Teks Kutipan:

◆ ◆ ◆ ◆ ◆

Saya mempunyai dua orang sahabat yang kalau diajak ngobrol tentang makanan pasti nyambung saja. Diana dan Clifford, yang kebetulan kalau pulang dari kantor, kita melewati rute yang sama. Karena dua hal ini, gak heran kalau kami (tergantung mood dan ketebalan kantong juga) menyempatkan diri untuk memanjakan alat pengecap.

Salah satu tempat makan yang menjadi tempat nongkrong kesukaan kami itu adalah Siomay Raden Saleh. Karena lumayan sering kami nongkrong di tempat ini, gak heran kalau kami sudah menggunakan nama depan dengan si penjual siomay, Hendri. Kami merujuk tempat nongkrong murah-meriah-mantap ini dengan panggilan Siomay Hendri.

Apa yang membedakan Siomay si Hendri dengan siomay-siomay lainnya? Bukannya makanan-makanan seperti siomay atau bakso itu begitu umumnya, sehingga standard untuk menentukan satu lebih enak daripada yang lain itu buram banget.

◆ ◆ ◆ ◆ ◆

Daftar Data:
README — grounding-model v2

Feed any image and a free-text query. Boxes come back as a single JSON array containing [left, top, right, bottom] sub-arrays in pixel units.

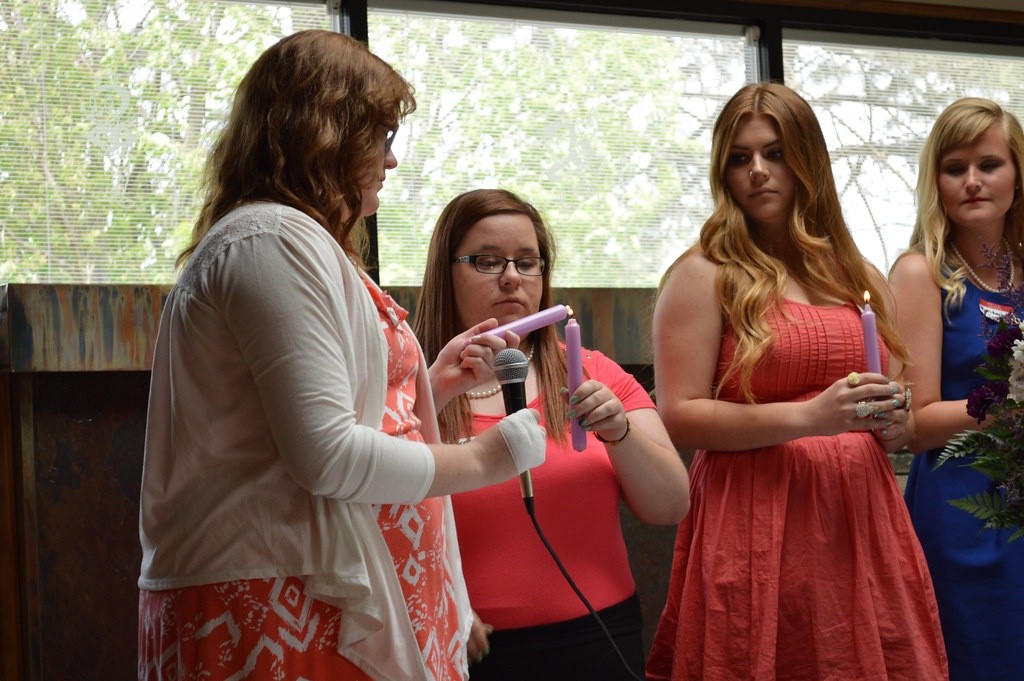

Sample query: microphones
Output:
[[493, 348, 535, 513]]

◆ ◆ ◆ ◆ ◆

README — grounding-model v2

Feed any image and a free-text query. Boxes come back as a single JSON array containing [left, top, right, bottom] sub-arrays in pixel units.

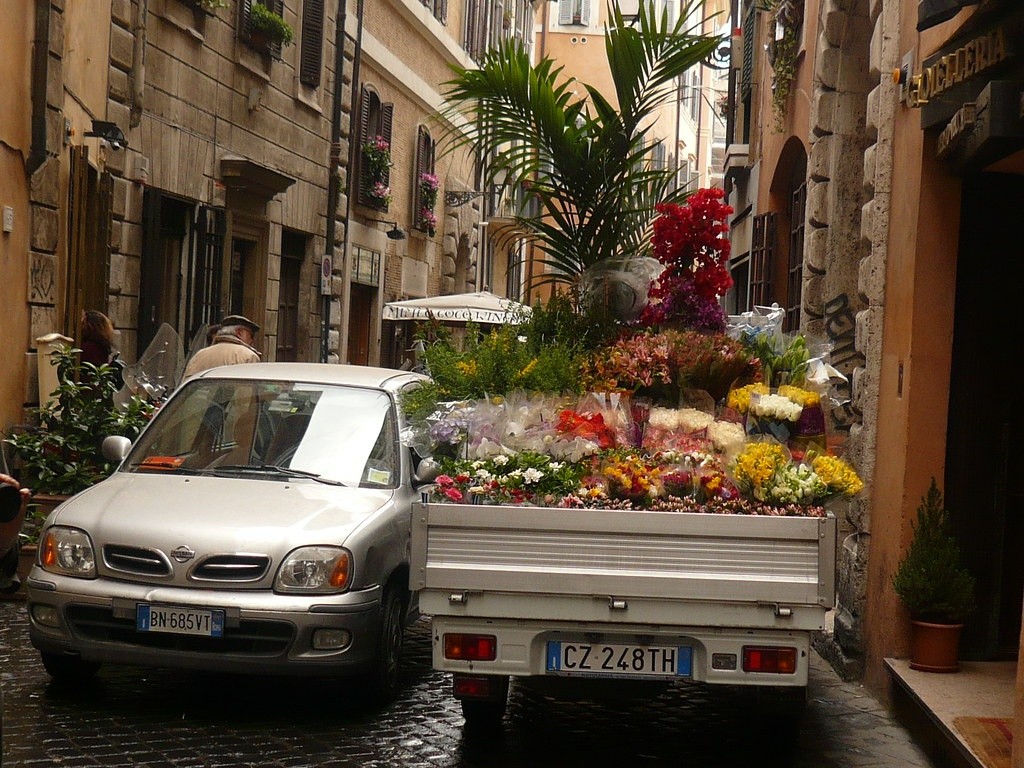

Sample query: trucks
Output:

◆ ◆ ◆ ◆ ◆

Soal 1: Berdasarkan teks kutipan tentang Siomay Hendri, jelaskan dalam satu sampai tiga kalimat mengapa penulis dan sahabat-sahabatnya sudah memakai nama depan dengan si penjual siomay.
Soal 2: Hitung jumlah baris data yang mengandung string "Sample", dengan huruf besar dan kecil dibedakan, lalu tuliskan angkanya saja.

Hasil Latihan 1: Mereka lumayan sering nongkrong di Siomay Raden Saleh. Karena itu, mereka sudah memakai nama depan dengan si penjual, Hendri.

Hasil Latihan 2: 2